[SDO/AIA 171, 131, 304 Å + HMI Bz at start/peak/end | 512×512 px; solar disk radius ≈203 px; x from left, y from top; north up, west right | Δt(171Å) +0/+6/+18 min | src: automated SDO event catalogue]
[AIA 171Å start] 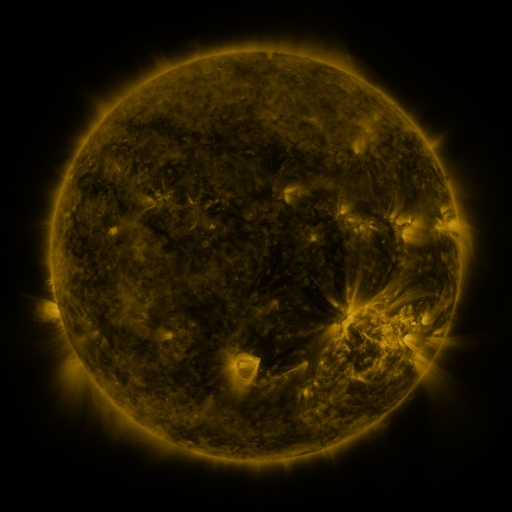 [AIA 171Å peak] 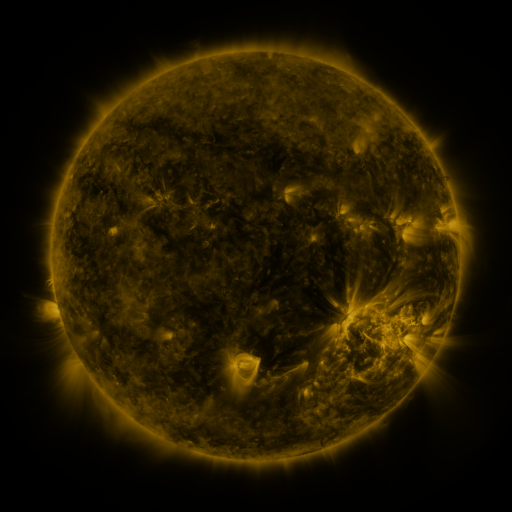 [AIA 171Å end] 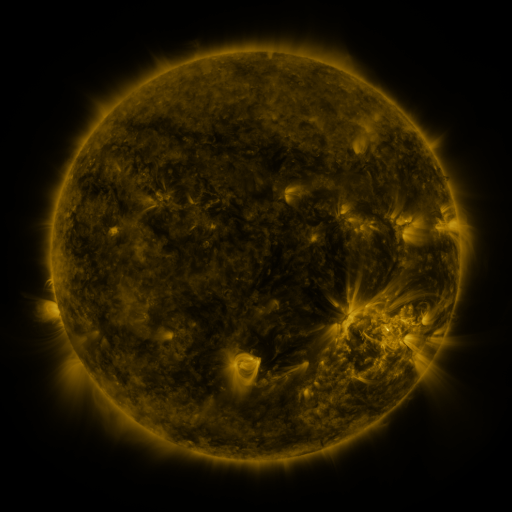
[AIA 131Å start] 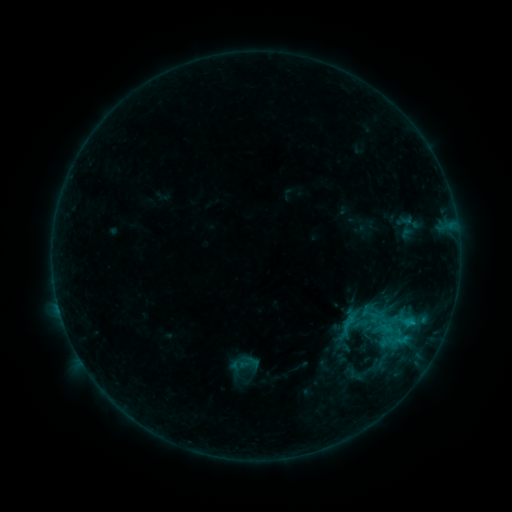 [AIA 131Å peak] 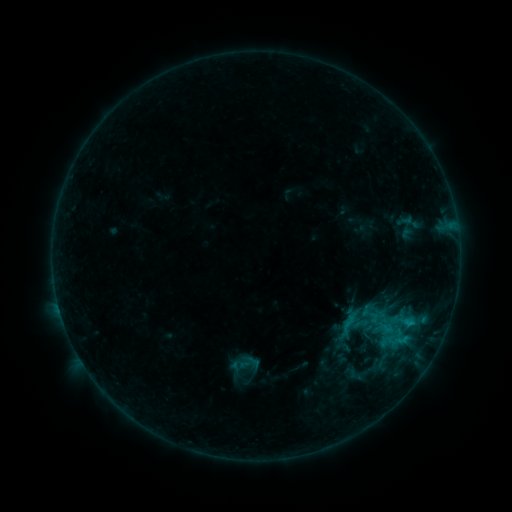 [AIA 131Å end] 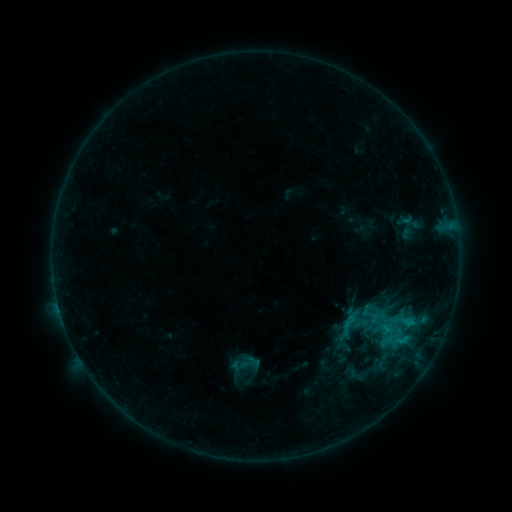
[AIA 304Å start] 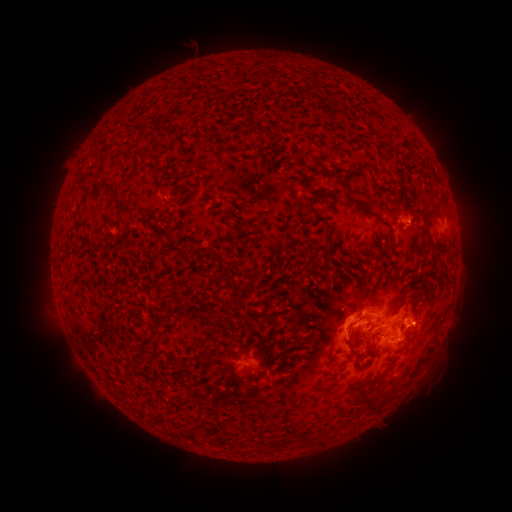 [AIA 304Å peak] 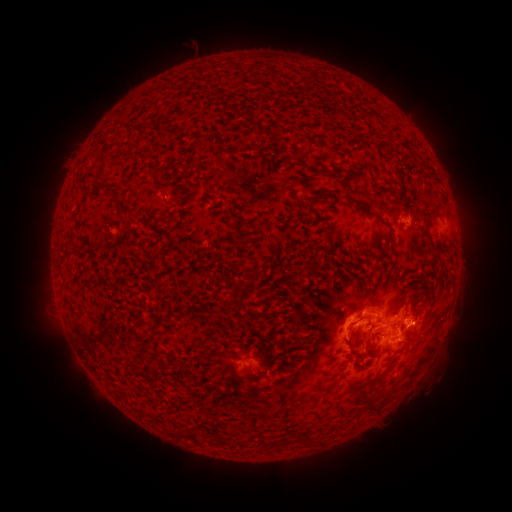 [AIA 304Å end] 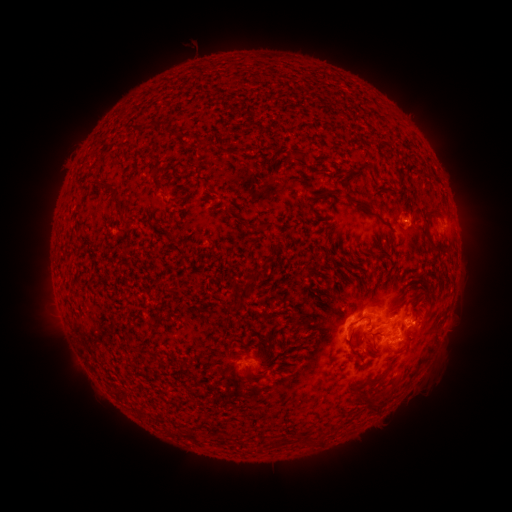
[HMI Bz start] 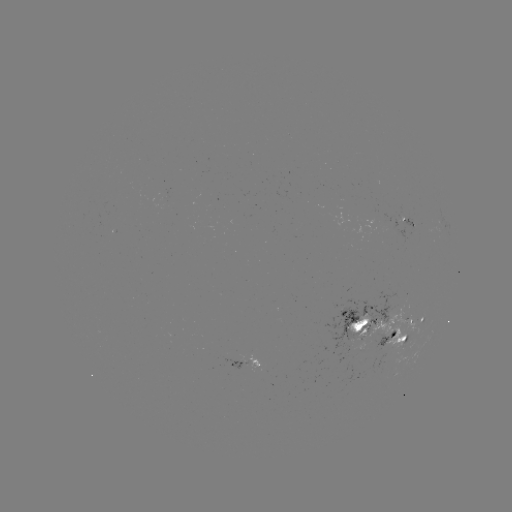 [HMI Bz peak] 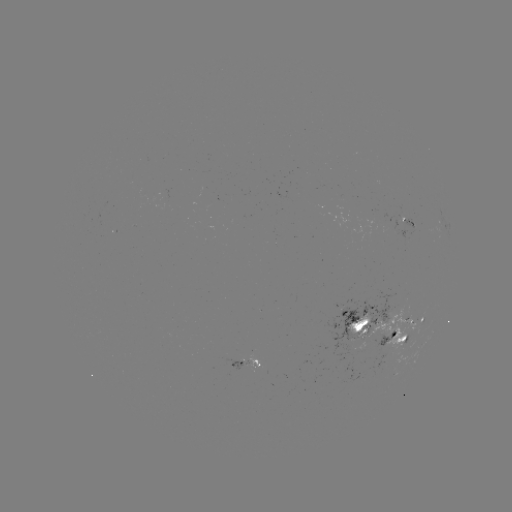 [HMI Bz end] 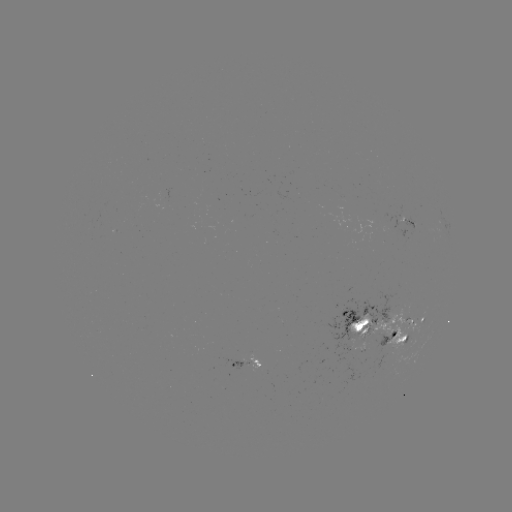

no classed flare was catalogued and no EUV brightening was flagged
--
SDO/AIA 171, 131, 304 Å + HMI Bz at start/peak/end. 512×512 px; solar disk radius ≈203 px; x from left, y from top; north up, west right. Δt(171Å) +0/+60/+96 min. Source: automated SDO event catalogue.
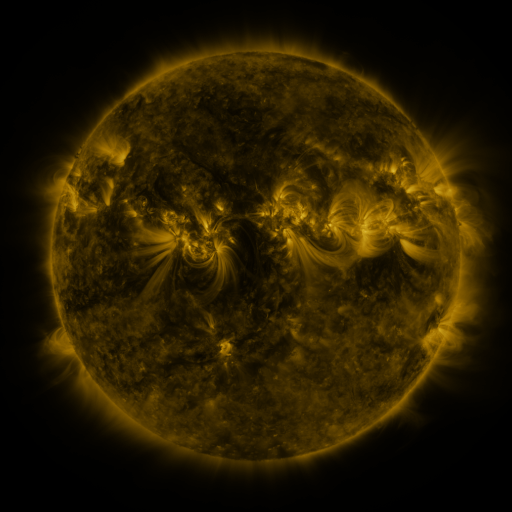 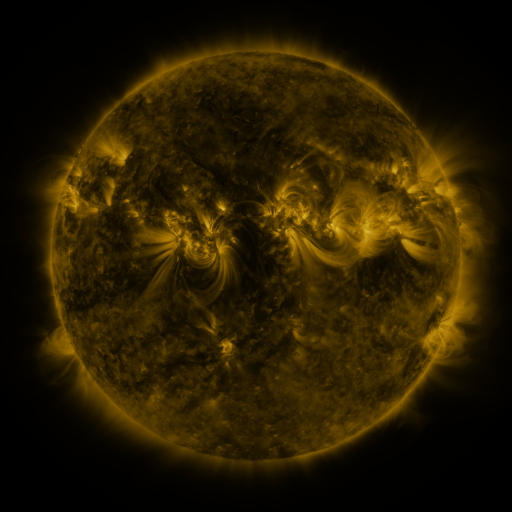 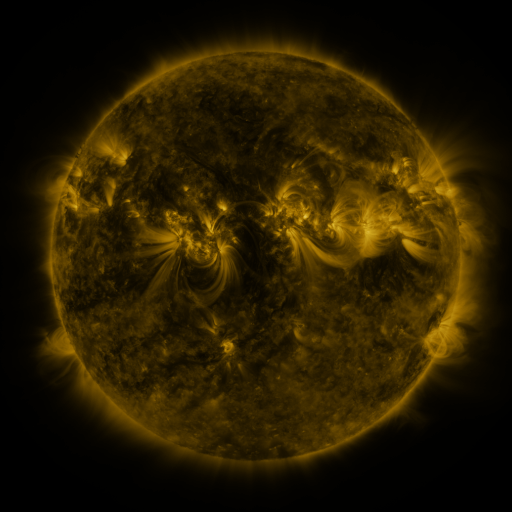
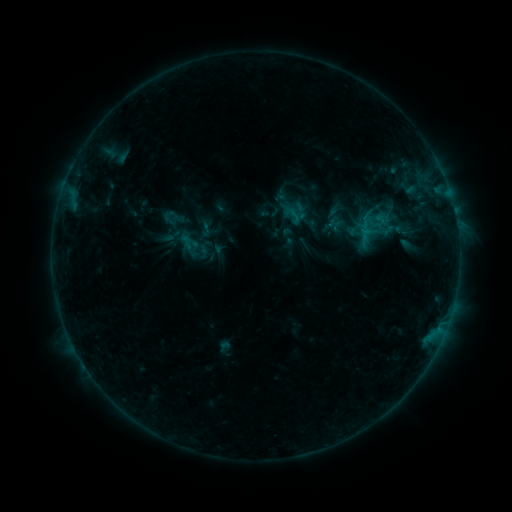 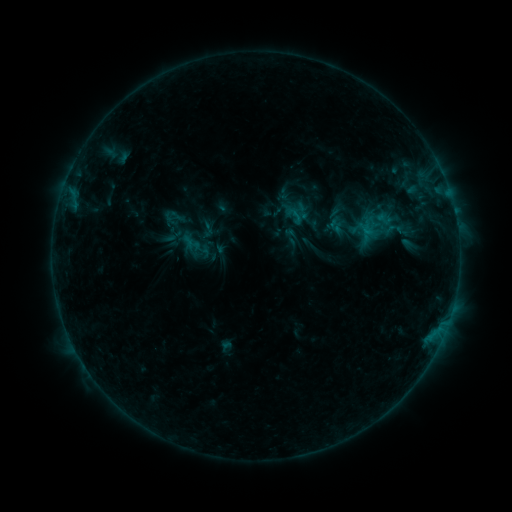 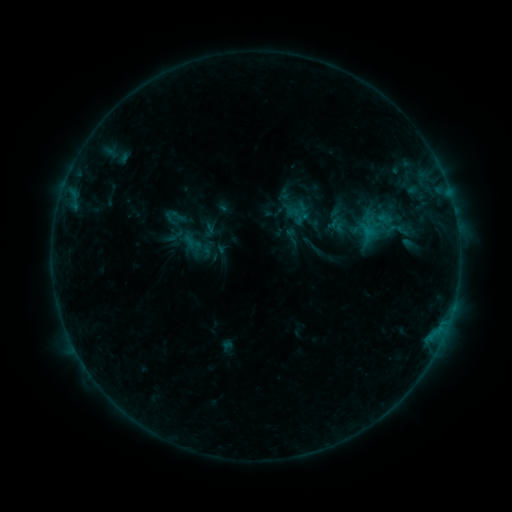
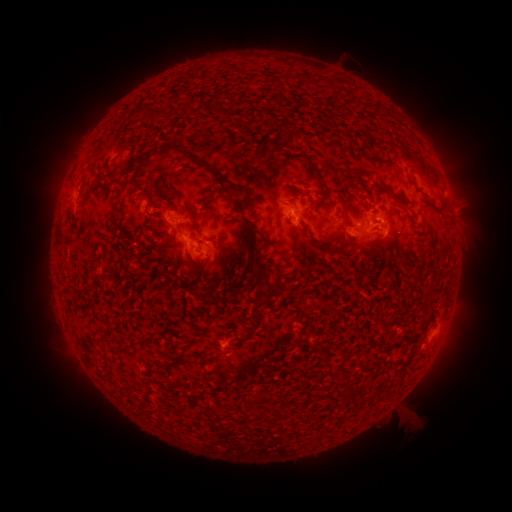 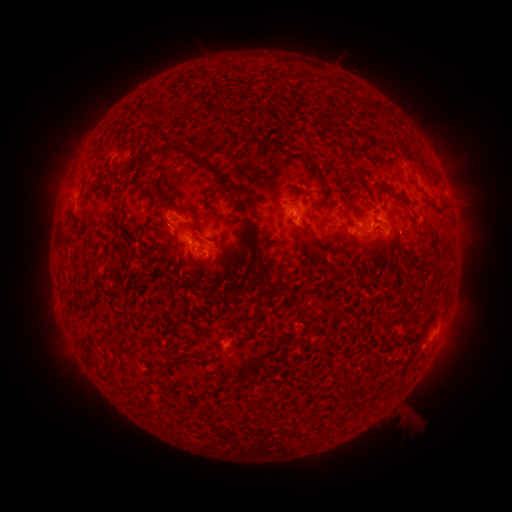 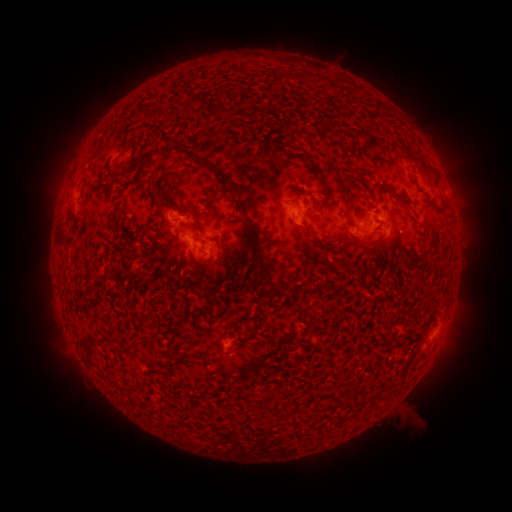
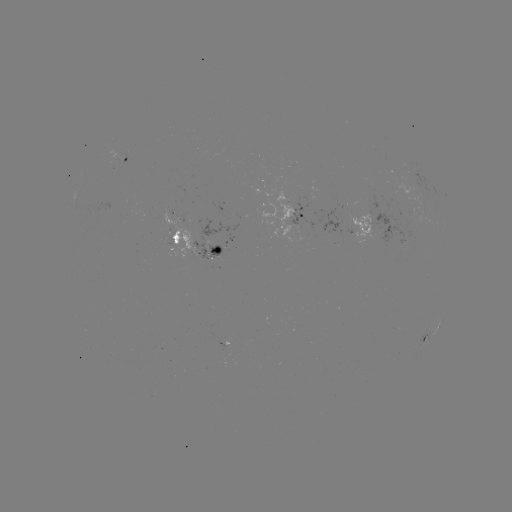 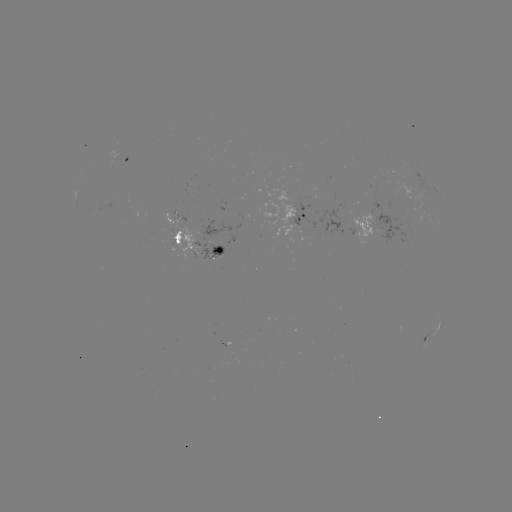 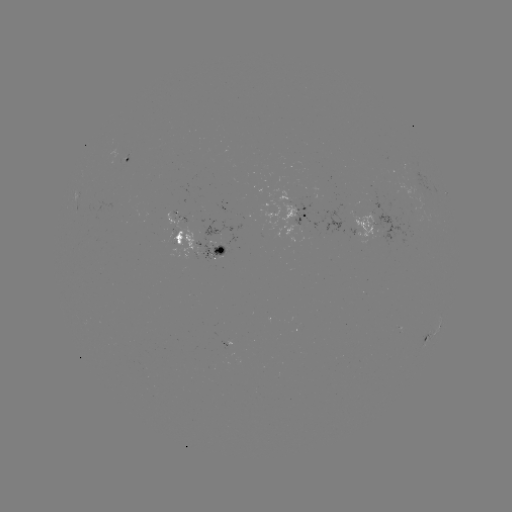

→ Task description:
List every line above that contains the word "radius". Match the case exactly.

→ Result below:
[SDO/AIA 171, 131, 304 Å + HMI Bz at start/peak/end | 512×512 px; solar disk radius ≈203 px; x from left, y from top; north up, west right | Δt(171Å) +0/+6/+18 min | src: automated SDO event catalogue]
SDO/AIA 171, 131, 304 Å + HMI Bz at start/peak/end. 512×512 px; solar disk radius ≈203 px; x from left, y from top; north up, west right. Δt(171Å) +0/+60/+96 min. Source: automated SDO event catalogue.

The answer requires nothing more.